▸ Vorliegender Text
-=-=-

Als ich damals mit dem Schreiben angefangen habe, war das nur, weil mich diese Idee so lange gepiesackt hat. Und weil das Ganze immer umfangreicher und komplexer wurde, dachte ich, dass mir danach vermutlich sowieso nie wieder etwas einfallen würde. Pulver verschossen. Ende des Ausflugs in die Welt der Schreiberlinge. Aber so einfach lässt es dich nicht mehr los, wenn es dich mal gepackt hat.
Noch bevor ich mit der Rohfassung meines ersten Projekts am Ende war, hatte ich schon Ideen für zwei weitere.

-=-=-

▸ Aufgaben
1. Beantworte diese Fragen zum Text über das Schreiben:
(a) Warum hat die erzählende Person mit dem Schreiben angefangen?
(b) Was dachte sie, würde ihr nach diesem ersten Vorhaben passieren?
(c) Wofür hatte sie schon Ideen, bevor die Rohfassung ihres ersten Projekts fertig war?
2. Gib den Text über das Schreiben von „Als ich damals“ bis einschließlich „für zwei weitere.“ wortgetreu wieder.
3. Schreibe den Text über das Schreiben nach seinem letzten Satz weiter.
Die Zeilen spielen hierfür keine Rolle.

▸ Bereitgestellte Angaben
-=-=-

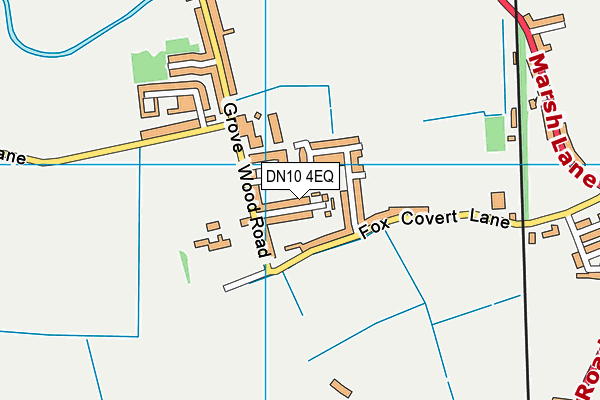 DN10 4EQ map - OS VectorMap District (Ordnance Survey)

-=-=-

▸ Lösungen
1.
(a) Weil eine Idee sie so lange gepiesackt hatte.
(b) Dass ihr danach vermutlich nie wieder etwas einfallen würde.
(c) Für zwei weitere Projekte.

2.
Als ich damals mit dem Schreiben angefangen habe, war das nur, weil mich diese Idee so lange gepiesackt hat. Und weil das Ganze immer umfangreicher und komplexer wurde, dachte ich, dass mir danach vermutlich sowieso nie wieder etwas einfallen würde. Pulver verschossen. Ende des Ausflugs in die Welt der Schreiberlinge. Aber so einfach lässt es dich nicht mehr los, wenn es dich mal gepackt hat.
Noch bevor ich mit der Rohfassung meines ersten Projekts am Ende war, hatte ich schon Ideen für zwei weitere.

3.
Bei mir fängt es immer mit völlig wirren Notizen an. Manchmal ist es ein einzelner Satz, an dem ich mich aufhänge (und der es bisher nie in die Endfassung eines Romans geschafft hat). Manchmal die Idee für einen Protagonisten, oder auch nur ein Gedanke wie: Ich könnte doch mal über einen Dieb schreiben …
Ich erinnere mich mit Schrecken daran, als ich eines morgens beim Zähneputzen stand und mir dachte, ich könnte doch mal was Gemeines schreiben. Hallo!? Was Gemeines? Ja und worum soll es dabei gehen? Dazu hat sich mein Spiegelbild ausgeschwiegen. Aber glaubt ja nicht, der Gedanke hätte mich wieder losgelassen. Was Gemeines, also …
Egal, welcher der obigen Punkte der Auslöser für eine Geschichte ist, nichts davon ist nun wirklich viel und es reicht schon gar nicht, um sich hinzusetzen und zu schreiben. Aber es reicht immer, um eine Lawine auszulösen. Ist der erste Geistesblitz erst mal da, geht der Rest schon fast von selbst. Im Laufe der folgenden Wochen, manchmal auch Monate, kommen zu dieser ersten Idee eine Menge anderer dazu. Völlig durcheinander. Ich schreibe einfach alles auf. Gedanken zu Figuren, zur Handlung, oder zum Hintergrund. Mal in Stichpunkten, mal in ganzen Szenen. Eins führt zum nächsten und bald zeichnet sich ab, in welche Richtung die Geschichte gehen wird.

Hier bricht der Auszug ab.